Книга Дети зимы - Лия Флеминг
Шрифт:
Интервал:
Закладка:
Она видела, что мужчины нервно оглядываются по сторонам, а молчание затягивается. Дам-ка я им поручения; может, тогда они расслабятся, решила она. У Тома была другая идея – он принес пыльную бутылку вина из пастернака, еще довоенного, припасенного для праздника, крепкого. Этим вином можно было заправлять «Спитфайры»; оно быстро развязывало язык и убирало всякую неловкость.
Стряпуха была слишком занята, чтобы присоединиться к братанию. Она оставила мужчин и занялась делами на кухне, когда к ней пришел Клаус и вызвался помогать. Мужчина на кухне – неслыханная вещь для Долин, и Нора поручила ему носить на стол столовые приборы и рюмки, которые специально для такого случая были перемыты, начищены и украшены бумажными фестонами и колокольчиками. Ей не хотелось, чтобы немцы сочли англичан дикарями.
В подставке для яиц лежал букетик рождественских роз, у каждого столового прибора хлопушки и бумажные ленточки. Ширли прыгала от восторга. От запаха гуся у всех текли слюнки. Но по традиции сначала подавался йоркширский пудинг. Нора надеялась, что каждая порция получится пышной.

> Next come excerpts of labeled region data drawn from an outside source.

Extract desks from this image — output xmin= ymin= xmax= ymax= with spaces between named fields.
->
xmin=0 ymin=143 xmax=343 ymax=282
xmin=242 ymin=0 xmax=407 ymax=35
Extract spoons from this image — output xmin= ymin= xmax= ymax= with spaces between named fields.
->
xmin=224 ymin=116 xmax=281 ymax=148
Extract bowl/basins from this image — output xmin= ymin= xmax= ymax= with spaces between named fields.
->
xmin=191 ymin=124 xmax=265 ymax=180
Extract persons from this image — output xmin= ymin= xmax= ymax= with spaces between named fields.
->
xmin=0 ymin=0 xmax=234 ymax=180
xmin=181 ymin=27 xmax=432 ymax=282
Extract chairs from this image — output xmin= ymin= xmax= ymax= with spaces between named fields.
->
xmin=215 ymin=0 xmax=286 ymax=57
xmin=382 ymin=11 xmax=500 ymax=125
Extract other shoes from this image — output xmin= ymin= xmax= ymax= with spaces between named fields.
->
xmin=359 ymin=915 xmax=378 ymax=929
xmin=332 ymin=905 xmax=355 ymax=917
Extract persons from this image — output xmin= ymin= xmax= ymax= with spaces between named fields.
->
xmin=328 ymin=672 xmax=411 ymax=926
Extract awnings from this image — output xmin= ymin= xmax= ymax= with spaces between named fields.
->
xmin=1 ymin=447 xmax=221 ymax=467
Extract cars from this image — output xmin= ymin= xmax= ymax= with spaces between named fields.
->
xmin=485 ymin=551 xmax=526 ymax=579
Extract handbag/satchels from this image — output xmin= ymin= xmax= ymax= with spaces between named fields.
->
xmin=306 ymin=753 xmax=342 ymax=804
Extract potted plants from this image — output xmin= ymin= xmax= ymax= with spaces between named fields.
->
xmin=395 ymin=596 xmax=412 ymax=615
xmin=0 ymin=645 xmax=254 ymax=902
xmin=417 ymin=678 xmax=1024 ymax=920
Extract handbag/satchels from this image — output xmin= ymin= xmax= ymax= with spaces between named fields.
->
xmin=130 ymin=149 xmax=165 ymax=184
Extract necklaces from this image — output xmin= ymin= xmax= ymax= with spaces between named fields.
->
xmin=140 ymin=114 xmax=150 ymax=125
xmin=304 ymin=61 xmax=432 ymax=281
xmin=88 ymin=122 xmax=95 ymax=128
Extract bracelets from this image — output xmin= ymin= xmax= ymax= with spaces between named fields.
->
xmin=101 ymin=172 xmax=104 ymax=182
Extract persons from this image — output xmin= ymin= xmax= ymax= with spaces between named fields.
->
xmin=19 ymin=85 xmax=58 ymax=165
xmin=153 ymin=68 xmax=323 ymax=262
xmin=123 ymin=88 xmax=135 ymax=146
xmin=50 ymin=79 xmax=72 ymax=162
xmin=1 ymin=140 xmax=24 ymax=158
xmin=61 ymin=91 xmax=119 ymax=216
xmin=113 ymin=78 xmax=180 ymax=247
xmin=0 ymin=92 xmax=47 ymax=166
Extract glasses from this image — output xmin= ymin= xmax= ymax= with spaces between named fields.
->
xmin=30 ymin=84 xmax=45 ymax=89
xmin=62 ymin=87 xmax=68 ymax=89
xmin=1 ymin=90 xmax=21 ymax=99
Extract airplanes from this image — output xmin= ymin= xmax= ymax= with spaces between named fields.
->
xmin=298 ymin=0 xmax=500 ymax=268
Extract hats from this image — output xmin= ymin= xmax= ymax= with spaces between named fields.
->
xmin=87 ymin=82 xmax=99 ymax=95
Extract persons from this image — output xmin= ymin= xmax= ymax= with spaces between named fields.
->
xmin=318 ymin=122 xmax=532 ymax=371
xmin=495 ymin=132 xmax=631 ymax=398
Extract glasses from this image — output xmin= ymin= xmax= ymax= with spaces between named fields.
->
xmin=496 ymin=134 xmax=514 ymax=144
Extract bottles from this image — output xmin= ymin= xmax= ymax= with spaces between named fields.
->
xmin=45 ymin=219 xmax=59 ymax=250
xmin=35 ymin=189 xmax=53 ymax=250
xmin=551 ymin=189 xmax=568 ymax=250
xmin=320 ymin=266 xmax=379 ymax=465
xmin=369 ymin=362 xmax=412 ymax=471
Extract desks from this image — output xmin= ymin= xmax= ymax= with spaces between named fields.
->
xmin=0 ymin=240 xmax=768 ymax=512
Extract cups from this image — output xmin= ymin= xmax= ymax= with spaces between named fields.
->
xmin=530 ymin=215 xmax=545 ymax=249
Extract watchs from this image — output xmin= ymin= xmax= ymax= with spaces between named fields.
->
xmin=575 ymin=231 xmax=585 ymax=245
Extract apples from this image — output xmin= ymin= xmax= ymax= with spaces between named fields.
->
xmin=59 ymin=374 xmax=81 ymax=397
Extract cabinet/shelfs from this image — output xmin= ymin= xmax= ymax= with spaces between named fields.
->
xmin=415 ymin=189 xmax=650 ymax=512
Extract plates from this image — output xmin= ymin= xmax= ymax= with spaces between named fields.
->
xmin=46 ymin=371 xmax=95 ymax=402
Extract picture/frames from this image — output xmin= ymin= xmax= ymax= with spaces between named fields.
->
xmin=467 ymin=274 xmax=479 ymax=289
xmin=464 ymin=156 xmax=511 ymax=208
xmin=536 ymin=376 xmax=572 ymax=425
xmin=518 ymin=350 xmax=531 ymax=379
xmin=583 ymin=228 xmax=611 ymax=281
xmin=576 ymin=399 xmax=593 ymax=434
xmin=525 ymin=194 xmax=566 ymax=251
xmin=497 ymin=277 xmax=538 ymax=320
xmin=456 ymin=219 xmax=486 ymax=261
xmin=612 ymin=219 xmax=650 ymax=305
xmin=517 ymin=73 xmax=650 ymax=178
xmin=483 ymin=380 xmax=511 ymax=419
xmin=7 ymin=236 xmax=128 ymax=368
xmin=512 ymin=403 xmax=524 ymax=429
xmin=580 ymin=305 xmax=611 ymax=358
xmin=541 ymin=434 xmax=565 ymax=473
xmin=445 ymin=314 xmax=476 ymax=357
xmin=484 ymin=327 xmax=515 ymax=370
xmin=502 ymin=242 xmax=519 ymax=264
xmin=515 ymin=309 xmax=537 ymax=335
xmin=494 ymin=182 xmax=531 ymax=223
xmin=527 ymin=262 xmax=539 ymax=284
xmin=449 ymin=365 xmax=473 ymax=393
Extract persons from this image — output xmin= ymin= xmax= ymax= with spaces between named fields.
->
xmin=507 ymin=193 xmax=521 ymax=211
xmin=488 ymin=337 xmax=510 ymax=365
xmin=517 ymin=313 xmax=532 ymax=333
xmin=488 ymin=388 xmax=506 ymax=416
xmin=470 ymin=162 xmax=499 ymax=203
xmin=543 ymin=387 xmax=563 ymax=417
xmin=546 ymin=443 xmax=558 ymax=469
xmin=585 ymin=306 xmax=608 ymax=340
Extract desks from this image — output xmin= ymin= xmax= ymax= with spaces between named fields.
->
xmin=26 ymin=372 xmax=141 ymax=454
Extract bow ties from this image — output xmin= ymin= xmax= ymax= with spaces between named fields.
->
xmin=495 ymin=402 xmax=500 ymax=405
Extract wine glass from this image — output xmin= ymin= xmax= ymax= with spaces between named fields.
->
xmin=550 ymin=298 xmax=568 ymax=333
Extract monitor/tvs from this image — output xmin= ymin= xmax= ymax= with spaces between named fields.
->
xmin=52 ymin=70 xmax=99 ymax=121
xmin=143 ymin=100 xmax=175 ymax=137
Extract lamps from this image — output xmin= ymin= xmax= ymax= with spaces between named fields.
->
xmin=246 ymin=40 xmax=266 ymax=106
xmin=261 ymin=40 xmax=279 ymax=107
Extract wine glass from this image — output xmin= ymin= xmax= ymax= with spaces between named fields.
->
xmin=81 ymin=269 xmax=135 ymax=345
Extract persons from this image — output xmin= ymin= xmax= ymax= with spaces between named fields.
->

– Спасибо… вы давать нам gut Willkommen. – Английский у Клауса был на таком же уровне, как ее школьный немецкий, но они понимали друг друга. Его стремление угодить раздражало ее, и от этого она нервничала еще сильнее. Это был ее звездный час, она решила показать этим немцам, что такое йоркширская кухня, сделать все аккуратно и чисто. Пора было прогнать его и заняться угощениями без этого пронзительного взгляда.
* * *
«Наступает Рождество, гуси стали жирными…». Ширли танцевала по кухне. Гусь получился роскошный, сочный; мужчины набросились на еду, словно неделю голодали. Пудинг поднялся до самых краев, да к нему был подан винный соус, а Ширли нашла серебряные монетки по три пенни, и все смеялись, когда папа сделал свой обычный фокус – и извлек изо рта фунтовую купюру.
Когда допивали вино из пастернака, долговязый, не говоривший по-английски, пытался объяснить, что они едят в Германии в канун Рождества, а другой немец старательно переводил.
– Вечером перед Рождество мы зажигать в окно свеча для Christkinder… Христос… ребенок… Как это говорить? У нас большой елка и много фруктов и Stollen… рождественский хлеб.
– А мы можем так сделать? – Ширли очень нравился младенец Иисус в яслях.
Потом долговязый показал затертые фотки его жены и девочек, хорошеньких, с косами, уложенными вокруг головы. Второй показал фото матери с отцом. Том поинтересовался, где они жили.
Немец покачал головой.
– В Дрезден, но сейчас нет. Боюсь, они погибнуть.
– Должно быть, вы хотите домой, – сказал Том.
– Я просить и просить, чтобы меня послать домой, но в Дрезден сейчас русский солдат. Я хочу найти мой сестры, – ответил немец.
Они старательно соблюдали хорошие манеры и улыбались проделкам Ширли, и ей это нравилось. Второй немец был похож на киноартиста, но у его был шрам возле уха, и Ширли все время поглядывала на него. Он понял ее взгляд и, улыбаясь, потрогал свой шрам.
– Я прыгнул из окно… Такой быть озорник! – улыбнулся он, и она покраснела, понимая, что неприлично так таращить глаза.
Потом за столом стало шумно, а когда к чаю приехали гости с соседних ферм, все сидели за столом, на котором еще ничего не было убрано.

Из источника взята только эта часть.